NAP client: Requests network access from the corresponding NEP/PEP, including client health information.
A secondary extension of NAP is that improperly configured clients or clients without a recent security scan can be directed to reconfigure their software or run up-to-date security software before the clients are allowed access to the enterprise network. This process is called remediation.
The NAP protocols allow verification of user and machine identities and checking a client's health state prior to allowing the client access to network resources. The health state can include the proper configuration of software, proper updates of systems software, access limits for specific hardware platforms, and executing security checking software on the client, such as anti-virus software and anti-malware to verify that a client computer is safe to use the network.
NAP has a pluggable architecture that allows client and server plug-ins to contribute to the evaluation of the client's statement of health (SoH). A client plug-in is called a system health agent (SHA) and the corresponding server side plug-in is called a system health validator (SHV). Windows-specific SHA and SHVs are described in [MS-WSH]. Other software packages, such as anti-virus software, can install an SHA to perform virus scanning and an SHV to keep track of the current version of signature files and acceptable results from a client scan.

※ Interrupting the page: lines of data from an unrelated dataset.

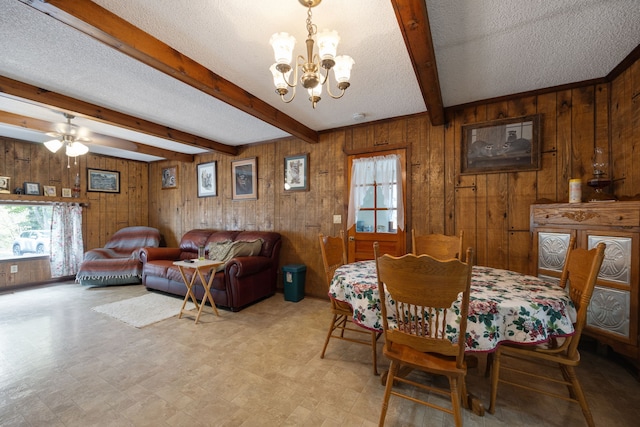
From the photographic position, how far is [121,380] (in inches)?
74.6

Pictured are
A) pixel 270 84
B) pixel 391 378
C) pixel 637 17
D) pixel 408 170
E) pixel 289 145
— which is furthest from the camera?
pixel 289 145

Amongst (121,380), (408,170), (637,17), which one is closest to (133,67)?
(121,380)

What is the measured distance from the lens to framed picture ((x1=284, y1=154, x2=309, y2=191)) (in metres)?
3.96

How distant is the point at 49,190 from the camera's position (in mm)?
4484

Figure 2: NAP extension to IETF architecture for network access
NAP introduces the primary NAP protocol, the Protocol Bindings for SoH [TNC-IF-TNCCSPBSoH], which operates between the NAP client and the NAP policy server. The client determines its state of health and then uses the SoH protocol to request validation of its health state by the NAP policy server. The SoH protocol is designed as a simple request/response protocol to work end-to-end between the NAP client and NAP policy server. It is designed to be encapsulated and transported by the NAP data link protocols in a hop-by-hop manner so that intervening NASes can establish network access state based on the results of the SoH protocol running between the NAP client and NAP policy server. Network access state can include allowing full enterprise network access or allowing only partial connectivity so that the NAP client has access to only those servers required for remediation. The Vendor-Specific RADIUS Attributes for Network Access Protection (NAP) Data Structure (RNAP) [MS-RNAP] allows the NAP communication to NAP policy servers.